Melbourne: Television network Channel Nine's use of on-field mike chat has come under fire following Australian batsman Steve Smith's dismissal just after a live coversation with commentators in the first cricket Twenty20 International against India.
Smith was answering questions from boradcast commentators while he was in the middle of a 188-run chase with skipper Aaron Finch and soon got out after speaking.

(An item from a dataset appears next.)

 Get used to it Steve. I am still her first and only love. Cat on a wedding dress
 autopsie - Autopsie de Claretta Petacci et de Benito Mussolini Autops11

Looking to work away Ravindra Jadeja's left-arm spin, Smith was caught at mid-off by Virat Kohli for 21 with the Indian star making a 'chatter box' gesture at the Australian Test captain.
While Kohli's gesture suggested that he wasn't impressed with Smith's chatter, even fans seemed to believe that the live mike chat led to the Australian batsman's dismissal as the hosts lost the match by 37 runs.

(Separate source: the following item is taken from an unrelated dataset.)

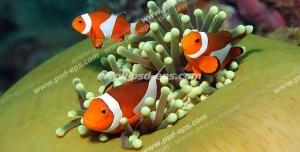 عکس با کیفیت دلقک ماهی اسلاریس یا دلقک ماهی نمو در میان مرجان های نرم مناسب آسمان مجازی آکواریوم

Social media was abuzz with reactions to Smith's chat and his dismissal thereafter and even analysts opined that the technology has done more harm than good to the player's concentration.
Meanwhile Australian opener David Warner has defended Channel Nine's use of mike-chat technology, saying it is the players' responsibility to keep their concentration intact.
"We have been doing that for the last couple of years. Obviously it is not in the interest of Channel Nine to disturb us when we are out there and you know, for us to get us dismissed. That's upon us to get to respond to them in professional to actually understand that's what happened when you are out there. It's about entertainment," Warner told reporters here ahead of their second T20 game on January 29 at the MCG.
"We are saying it during the Big Bash. We have done it plenty of time with Channel Nine. It is a great insight for people at home to get an understanding of how we are dealing with situations out there.
"And for me I have been doing it all the time and I feel no added pressure. It's great that I can actually give people at home in the occasion of what we are trying to achieve when we are out there in different situations," he added.